Walking on water? Not quite. But a new study has revealed that microscopic traces of water exists all across the Moon's surface. (NASA)
In yesterday's post, we talked about the newly announced crew of Artemis 2, a.k.a. the group that will become the first humans to fly to the Moon in over 50 years.
The mission is ushering in a whole new era of lunar exploration. The Artemis program will ultimately place a permanent base on the Moon, as well as an orbiting space station, Lunar Gateway, that will act as a launching point for missions to Mars.
And today, we're going to look at how these future missions might get a very important resource. Water.
Water is not only vital to life, it is really heavy and impractical to transport over large distances. So any successful base on the Moon is going to need to find a way to maintain a source of water on the surface, and not rely on transports bringing it over.
Last year, new research from China's Chang'e 5 lunar rover revealed that traces of water was hidden on the Moon, located inside a boulder. And now further study is saying that there is actually a lot of lunar water that is trapped inside an unusual place.
Glass beads!
Not jewelry
These glass beads were found within a meteorite that crashes on Earth. They are similar to the ones found on the Moon. (Van Ginnekan, Genge and Harvey 2018, Geochimica et Cosmochimica Acta)
When we say 'glass beads', you're probably imagining a kind of jewelry. But these are something different.
These beads are very tiny, measuring only a few microns across (this is a measurement used for microscopic objects). And from what the Chang'e 5 data can determine, they mixed all throughout the dusty lunar soil.
The beads are formed after meteors slam into the surface of the Moon at tens of thousands of kilometres per hour. The intense energy of the impact sprays particles of the surface everywhere and creates molten temperatures. Part of what is formed are these tiny beads of glass!

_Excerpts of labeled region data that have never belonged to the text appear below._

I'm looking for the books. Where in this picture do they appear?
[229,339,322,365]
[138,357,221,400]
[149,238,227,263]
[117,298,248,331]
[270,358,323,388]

This process has happened millions of times over throughout the Moon's history, meaning that the surface is loaded with these glass beads. So that is how the beads get there. But where does the water come from? Is it formed inside the glass?
No, but we're getting closer to the answer!
Solar wind + glass = water
This diagram shows the process that places water inside the glass beads on the Moon. (He et al., Nature Geoscience, 2023)
Though glass beads aren't created loaded with water, they are full of something important: oxygen.
As you may recall, the molecular signature of water is H2O, or two hydrogen atoms (H) plus one oxygen atom (O). The glass beads already have the necessary oxygen. So where does the hydrogen come from? Believe it or not, the Sun!
Solar winds are loaded with ionized hydrogen (in the case, essentially just lone protons). Because the Moon has no atmosphere or magnetic field, these winds rain down hydrogen upon the surface, which reacts with the oxygen inside the glass. Water is formed and absorbed into the beads, like a tiny sponge. Neat!
Small but mighty
Microscope images of the lunar glass beads. (He et al., Nature Geoscience, 2023)
It's a cool bit of science, but naturally leads to a question: Can tiny glass beads actually hold enough water to sustain a Moon base and its crew? Well, let's do some math.
Each glass bead can only hold around 0.002 grams of water per gram of its own weight. In other words, around a thousandth of a bead is water. And those beads are microscopic in the first place.
A drop of water is about 0.05 grams. So if you have 25g of glass beads, you could get a single drop of water.
Hmm. That doesn't sound promising, does it? Except that the Moon is absolutely littered with these beads, everywhere! Scientists estimate that altogether, the beads likely hold around 270 trillion kilograms (297.6 billion tons) of water. That's over half the amount of water in Lake Erie (which holds 480 trillion kg of water).
In other words, quite a lot of water.
Of course, that water would need to be harvested somehow—it's not a matter of just pouring yourself a glass of, er, glass! But this research points to an interesting way that humans might make being on the Moon a little more comfortable in the future!